-------- Page

[HN Gopher] Fixing the Loading in Myst IV: Revelation
       ___________________________________________________________________
        
       Fixing the Loading in Myst IV: Revelation
        
       Author : davikr
       Score  : 248 points
       Date   : 2024-12-10 01:13 UTC (3 days ago)
        
 (HTM) web link (medium.com)
 (TXT) w3m dump (medium.com)
        
       | tomcam wrote:
       | > the author explains they used a tool called Luke Stackwalker to
       | profile the game
       | 
       | Can anyone confirm my memory that Microsoft had a tool called
       | Luke Heapwalker in the mid-1980s, and that Lucasfilms demanded
       | they change the name?
        
         | keyle wrote:
         | I can't find an exact story but this pdf [1] has a foot note
         | about the naming being changed (search for Luke).
         | 
         | [1]
         | https://libros.metabiblioteca.org/server/api/core/bitstreams...
         | [pdf]
        
           | tomcam wrote:
           | Many thanks. I love the whole book.
        
       | EDEdDNEdDYFaN wrote:
       | Very good read! love detailed explanations on the "bad" original
       | code and steps taken toward improving it. a lot of it comes down
       | to personal preference and the author did a good job at
       | respecting what might have been an intentional design decision
       | with their optimizations by making it all configurable
        
       | zetafunction wrote:
       | Great read! Though there is an unnecessary double map lookup in
       | part 2:
       | https://github.com/tomysshadow/M4Revolution/blob/094764c87aa...
        
       | rkagerer wrote:
       | This is awesome (and very impressive)!
       | 
       | Two questions:
       | 
       | 1. What tool was used to generate that "Ange Albertini-inspired
       | file format diagram"?

----------------

== Problems to work on ==
[1] In the Myst IV thread, what tool did the author use to profile the game?
[2] Reproduce word for word the part of the Myst IV thread that opens with the words containing "[HN Gopher] Fixing" and closes with "(3 days ago)".
Rely only on the Myst IV thread when you answer.

-------- Excerpted data

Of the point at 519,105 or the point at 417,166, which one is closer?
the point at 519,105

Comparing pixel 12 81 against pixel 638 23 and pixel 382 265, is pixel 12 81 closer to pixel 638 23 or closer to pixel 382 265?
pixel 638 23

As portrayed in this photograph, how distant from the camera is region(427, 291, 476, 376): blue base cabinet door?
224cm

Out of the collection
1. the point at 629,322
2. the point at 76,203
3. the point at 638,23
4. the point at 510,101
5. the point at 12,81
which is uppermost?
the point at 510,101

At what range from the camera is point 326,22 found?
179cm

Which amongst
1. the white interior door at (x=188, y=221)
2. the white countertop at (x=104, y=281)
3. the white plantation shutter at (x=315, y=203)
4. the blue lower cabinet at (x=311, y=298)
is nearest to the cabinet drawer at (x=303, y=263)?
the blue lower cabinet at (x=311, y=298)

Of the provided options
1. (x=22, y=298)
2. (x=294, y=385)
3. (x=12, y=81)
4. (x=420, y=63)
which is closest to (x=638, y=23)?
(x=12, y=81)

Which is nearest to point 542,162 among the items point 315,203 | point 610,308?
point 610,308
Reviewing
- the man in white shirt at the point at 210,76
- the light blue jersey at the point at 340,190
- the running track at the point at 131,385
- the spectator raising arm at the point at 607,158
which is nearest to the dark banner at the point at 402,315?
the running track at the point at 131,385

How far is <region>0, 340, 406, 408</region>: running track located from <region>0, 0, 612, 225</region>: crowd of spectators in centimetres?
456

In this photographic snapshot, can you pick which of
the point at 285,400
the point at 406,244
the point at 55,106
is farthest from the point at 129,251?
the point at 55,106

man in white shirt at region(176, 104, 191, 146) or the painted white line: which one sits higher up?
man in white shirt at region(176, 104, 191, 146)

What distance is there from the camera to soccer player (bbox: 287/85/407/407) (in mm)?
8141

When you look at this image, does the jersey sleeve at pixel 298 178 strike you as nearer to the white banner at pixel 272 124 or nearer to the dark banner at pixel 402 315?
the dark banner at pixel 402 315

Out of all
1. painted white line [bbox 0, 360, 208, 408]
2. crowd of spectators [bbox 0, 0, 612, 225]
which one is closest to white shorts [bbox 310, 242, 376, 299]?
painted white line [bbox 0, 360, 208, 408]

----------------

== Worked solutions ==
[1] Luke Stackwalker.

[2]
[HN Gopher] Fixing the Loading in Myst IV: Revelation
       ___________________________________________________________________
        
       Fixing the Loading in Myst IV: Revelation
        
       Author : davikr
       Score  : 248 points
       Date   : 2024-12-10 01:13 UTC (3 days ago)